The study confirmed previous findings of gaps in experience in minor oral surgery and prosthodontics.14,15 Lack of oral surgery experience in this study may reflect a lack of confidence or skill within some training practices in this field, or that the remuneration for NHS services by the FD does not adequately justify the complexity or management of possible complications. A recent study showed anticipated complexity, complication and medical complication were found to be the most prevalent reasons for referral.18 Very little experience of provision of bridgework in this study may reflect the declining popularity of bridges now that predictable implant placement is available,19 lack of appropriate patients or alternatively the unwillingness for training practices to provide such complex and costly treatment for the fixed payment to practices for the provision of NHS services by the FD. FDs are expected to gain clinical experience in these two areas during their training year and the factors preventing this need to be addressed.

The study also showed significant differences in the self-reporting of clinical experience and the NHSBSA data. It is accepted within this study that this may be due in part to the time lag in forwarding of claims by the training practice and processing of claims by the NHSBSA. It is also possible that there was a failure to transmit claims or to accurately record the number and type of procedures within the training portfolio clinical log.

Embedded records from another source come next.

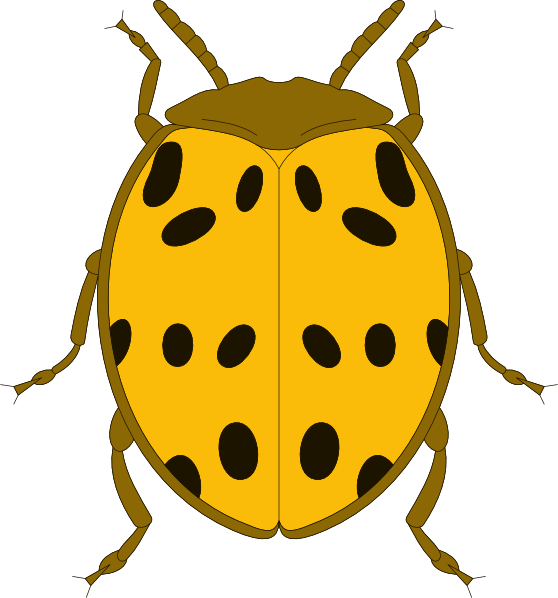 Beatle clipart #10, Download drawings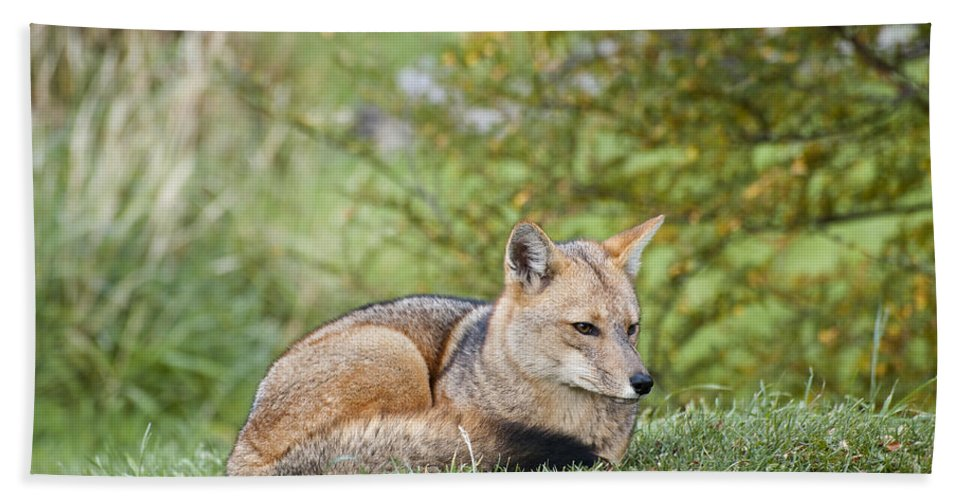 Chilean Fauna Bath Sheet featuring the photograph Patagonian Red Fox by John Shaw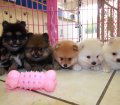 Pomeranian puppies for sale in Georgia near Atlanta (1)
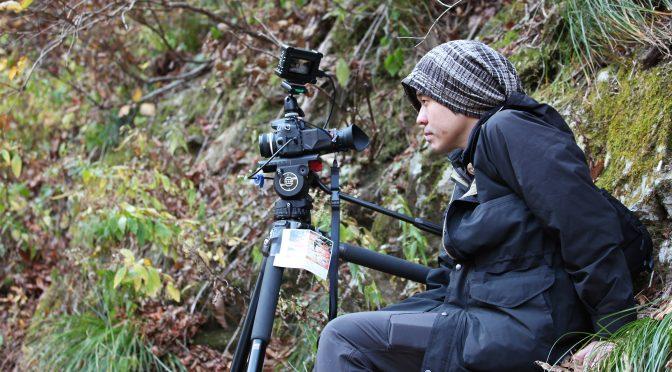映画『アルビノの木』 金子雅和監督インタビュー:5月27日から劇場公開(横浜ジャック&ベティ)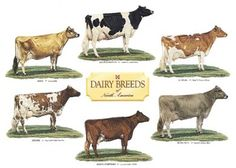 Names of Cattle Breeds | Choosing a least six breeds quot rohtak haryana india exporters ...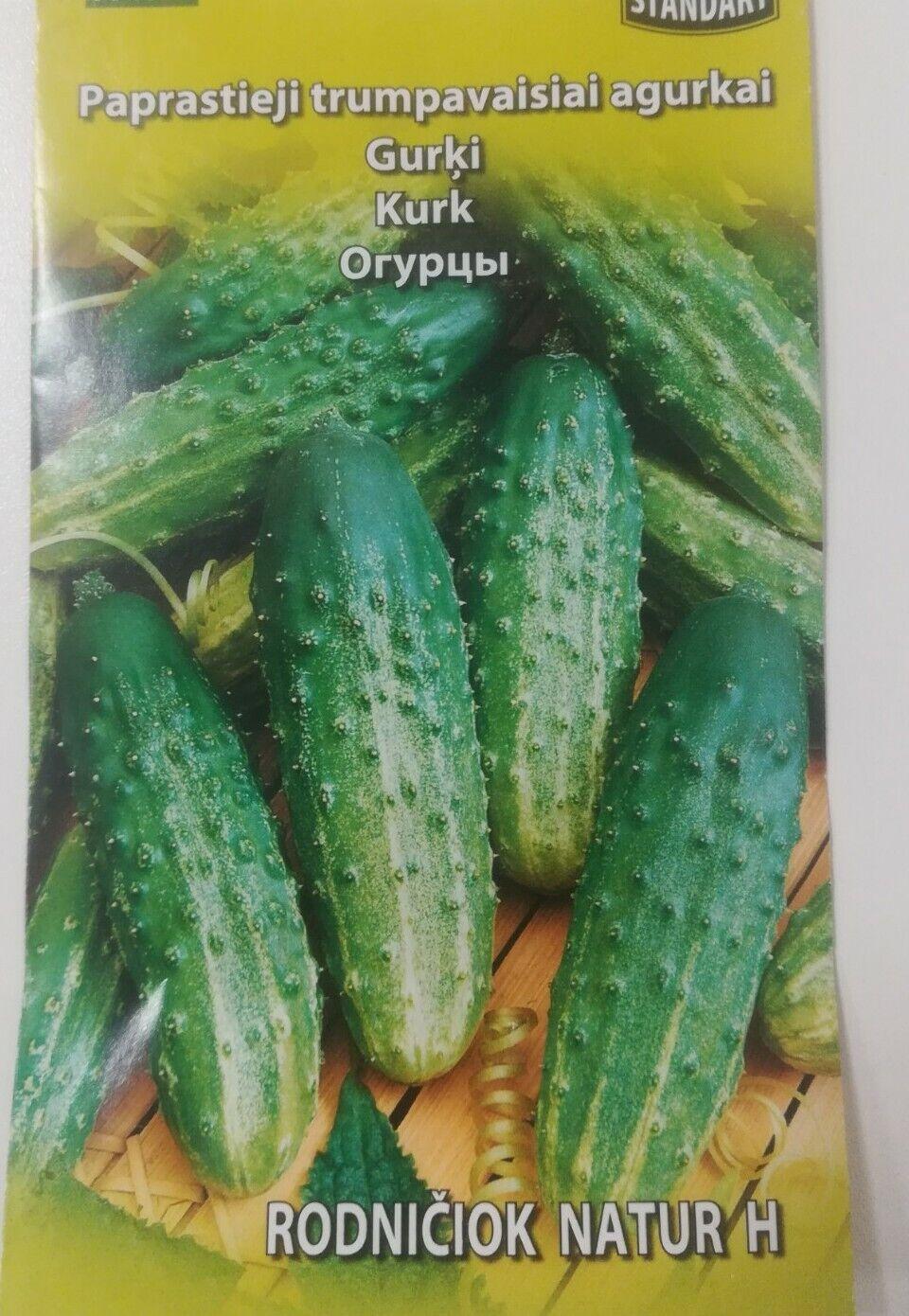 Cucumber seeds *Rodnichok Natur H*Gherkin Tolerant to mildew & weather stress *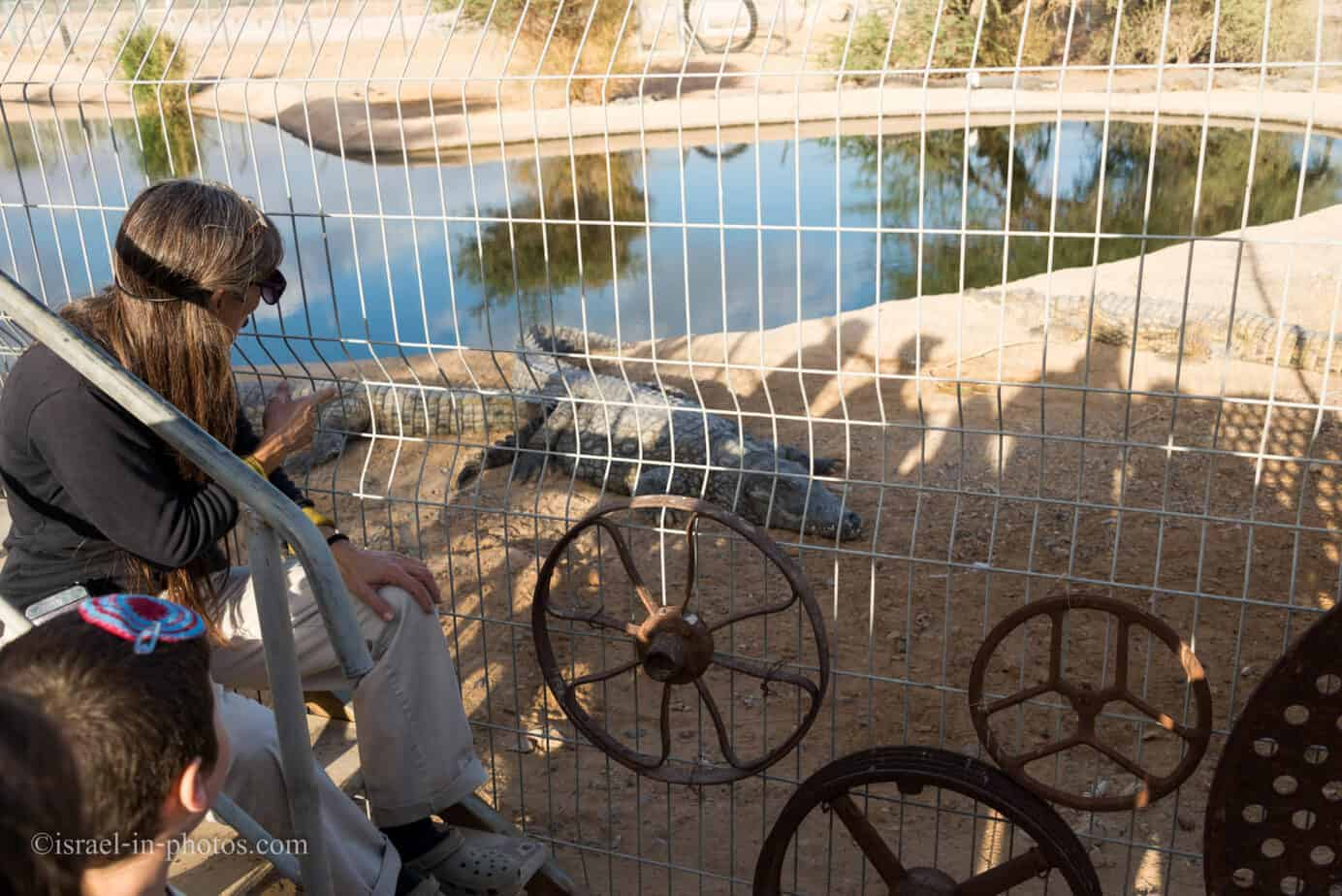 At Crocoloco Crocodile Farm, Israel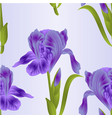 seamless texture flower violet iris with leaves vector image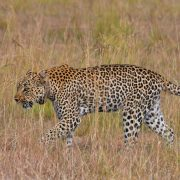 Giraffe spotted in wild nature walknbsp» Inspire African Safaris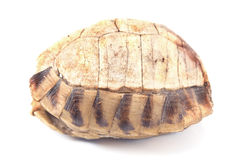 Tortoise  turtle shell Royalty Free Stock Photos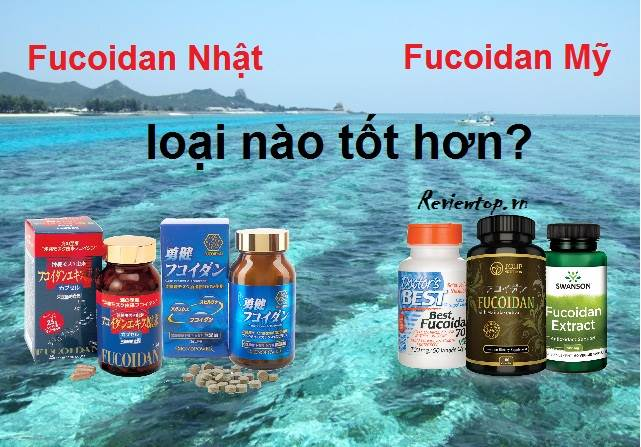 Fucoidan Mỹ hay Nhật tốt hơn dựa vào nhiều yếu tố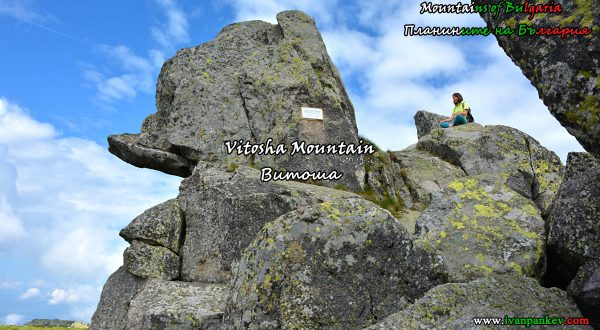 Vitosha Mountain Черни връх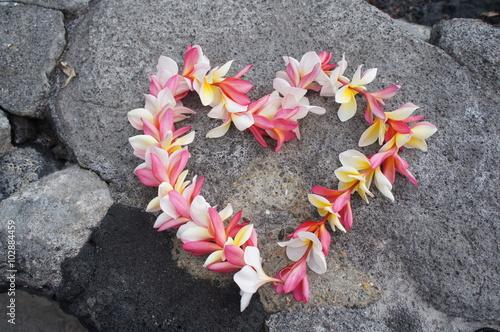 Aluminium Plumeria Colorful Hawaiian plumeria lei made from fresh flowers arranged into a heart shape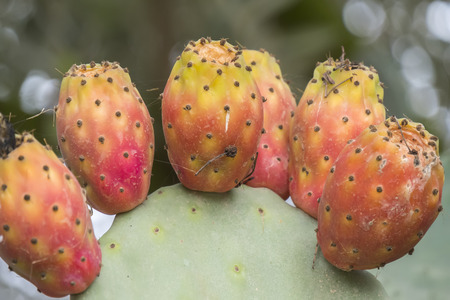 opuntia: Cactaceae, Opuntia, prickly pears cactus fruitsand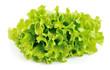 Lettuce salad isolated
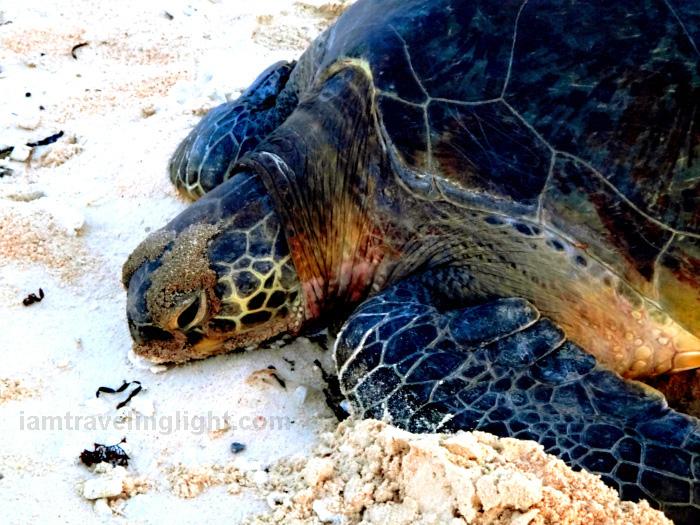 pawikan, marine turtle, nesting, laying eggs, Apo Reef.jpg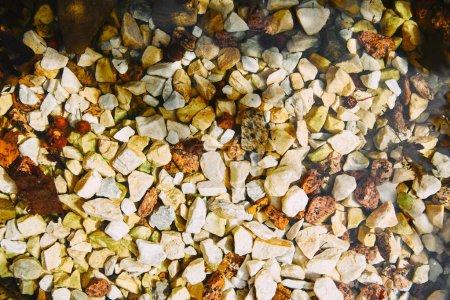 Photo pour Vue du dessus des pierres de galets jaunes et blanches texturées - image libre de droit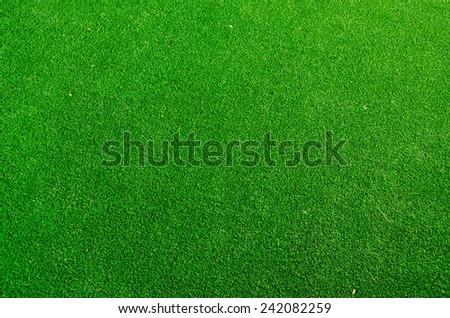 green grass floor texture background - stock photo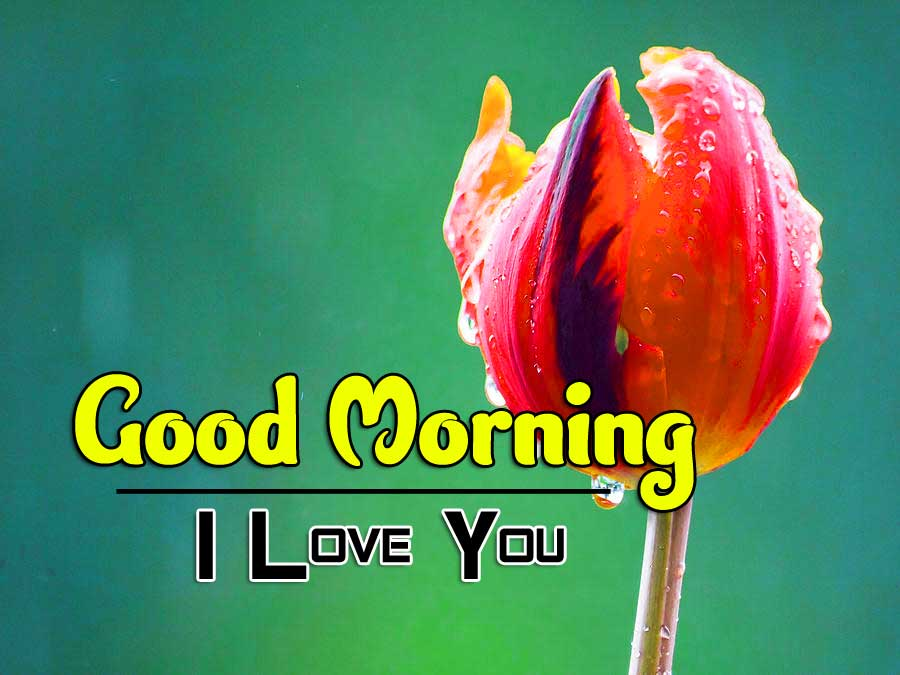 Latest Free Good Morning Wishes Pics Download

Within the pilot DFT blue guide, a formal process for assessment of FDs is proposed before a Certificate of Satisfactory Completion of FT is provided so that FDs can work as dentists within the NHS.20 This process has important implications for dentists and patients. Within this document it also states UDAs should be completed across the range of UDA bands appropriate to demonstrate adequate preparation for NHS dental practice. Also, that the level of UDA delivery should take account of the depth and breadth of clinical experience demonstrated in the clinical activity record within the training portfolio. It also suggests a minimum requirement of clinical procedures, for example, three bridges and two surgical extractions.

It is important therefore that if the training portfolio is to be used as the source of information for assessment of completion for high-stakes decision making, it is reliable,21 valid and defensible. A portfolio designed as a programmatic assessment of training with the appropriate information collected can have sufficient validity to assess competency and desired outcomes in training.22


This study has demonstrated that there is satisfaction amongst FDs with their FT. There is a wide level of clinical experience amongst FDs with gaps which need to be addressed. In order to provide a consistent, cost effective approach to the delivery of FT changes are required to ensure minimum levels of clinical procedures during DFT to deliver the expected outcomes. The information collected in the training portfolio must be robust in order to make valid judgements on progress from safe beginner to independent practitioner.